Electrostimulation of the fibrocartilage callus in fractures
A fracture is a structural break, whether it is a bone, an epiphyseal plate or the articular cartilage surface. The normal healing of a fracture is an extremely interesting biological process, especially if you consider that a broken bone, contrary to any other torn or cross tissue, is able to heal without scar, regenerating a normal bone.
It is difficult to establish the time at which a fracture should be repaired. However, despite optimal treatment, some fractures heal slowly or, simply, they do not repair.
The mechanism by which we can get the osseous consolidation begins from the time the fracture is made.
Repair process: the fibrocartilage callus in fractures
The repair process depends on most of the peripheral vessels until the consolidation of the callus. This process is regulated by electrical charges. Osteoblastic activity is carried out in an electrically positive environment.
In addition, the mild and controlled movement of the fractured member associated with the functional support of the body weight causes an immediate response of the callus, which is very favorable.
Evidences emphasizes the fact that the functional movement is more compatible with effective consolidation to forced immobilization. On the other hand, a study in Tokyo showed that with a direct current stimulation periosteal cells were activated and transformed from progenitor cells to osteoblasts and osteoid tissue. And, finally, they transformed into osteocytes, but when direct current stimulation was discontinued, after 24 hours, the osteoprogenitors cells activity was modified, differing in fibrocytes and connective tissue.
Stimulation through currents
Though the electric current stimulation shows mitosis and recruitment of osteogenic cells, the mechanism by which the direct current work as a stimulation results in the consumption of dissolved oxygen, and the pH increases.
In certain studies, it is proposed that osteogenesis is stimulated by the decrease in the tension of oxygen and by the increase in pH in the vicinity of the cathode, as a result of a electrochemical oxygen reduction. The bone growth is stimulated by an alkaline medium with low oxygen tension. With electricity in areas of natural healing of the bone, the chondroblasts, osteoblasts and chondrocytes are stimulated. It is also known that cyclic AMP significantly increases, as well as the calcium ion around the middle of it. Electrical stimulation is also used as a therapeutic method in diseases such as osteoporosis, osteoarthritis and osteonecrosis.

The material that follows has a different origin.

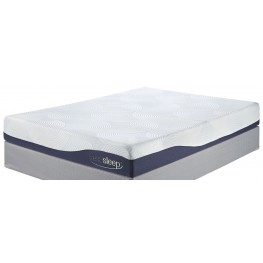 9 Inch Gel Memory Foam White King Mattress with Power Adjustable Foundation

Studies showed that applying stimulation by direct current that vary between 5 and 100 microamps of different polarity, negative direct current of 20 microamps is optimal to cause osteogenesis. Minor currents produce minimal stimulation, but without growth, bone and currents greater than 390 microamps cause demineralization of the bone and even necrosis (tissue death), as well as the positive current.
What are the types of electrical electrostimulation for the callus?

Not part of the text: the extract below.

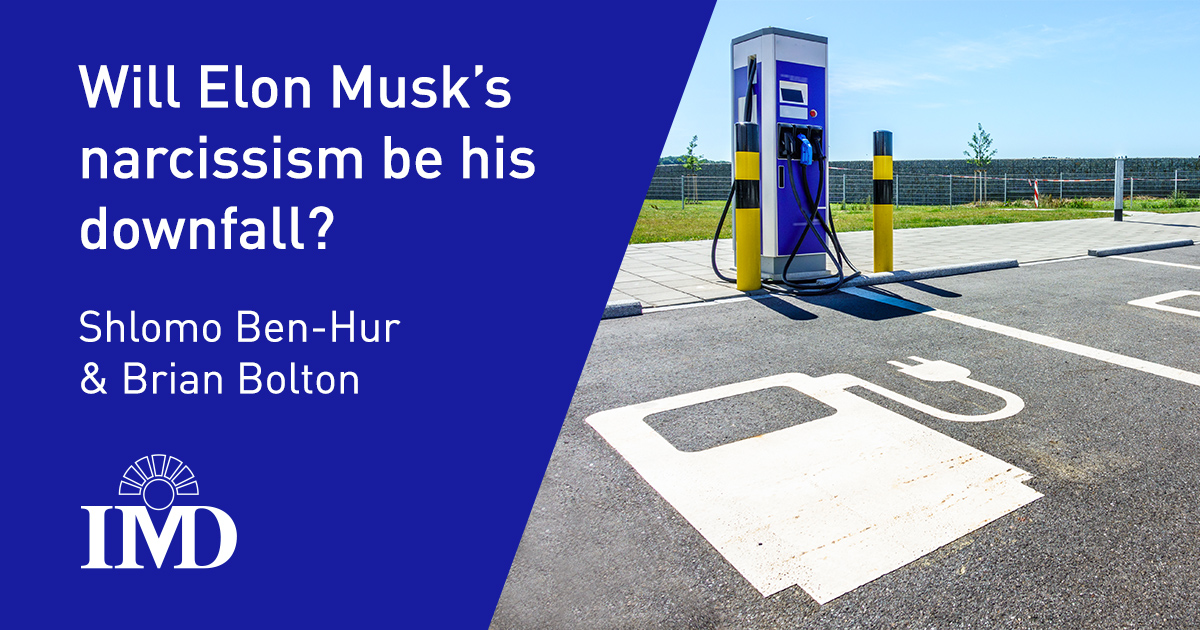 Will Elon Musk's narcissism be his downfall?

There are different methods of electrical stimulation: invasive, semi-invasive, non-invasive.
The non-invasive method operates as a superficial electrical electrostimulation through electrodes on the skin generating a pulse signal of variable frequencies, adaptable to the requirements of the treatment. Within this method you can use the i-motion biojacket, since the electrodes can be adapted throughout the surface of the equipment and perform the treatment in a more comfortable way for the patient while performing active or passive exercises in another area of the body (non-fractured).
In addition, thanks to its high-range software, you can have full control of the recommended parameters according to the literature: application voltage: 4-8.5 v, 20 mA application current, pulsed signal frequency 8-800 Hz, pulse train frequency 80Hz – 8kHz. A positive electrode and a negative electrode should be differentiated, the first near the largest adjacent muscle mass, and the negative a little distal from the first, each of them next to the focus of the fracture.
It should be noted that any treatment that seeks a decrease in fixation time and that promotes faster recovery is deserved to be evaluated as an adjuvant therapy.
G.D. Krischak, A. Krasteva, F. Schneider, D. Gulkin, F. Gebhard, M. Kramer. Physiotherapy after volar plating of wrist fractures is effective using a home exercise program. Arch Phys Med Rehabil, 90 (2009 Apr), pp. 537-544
H.H. Handoll, R. Madhok. Conservative interventions for treating distal radial fractures in adults (Cochrane Review). Cochrane Database Syst Rev, 2 (2003).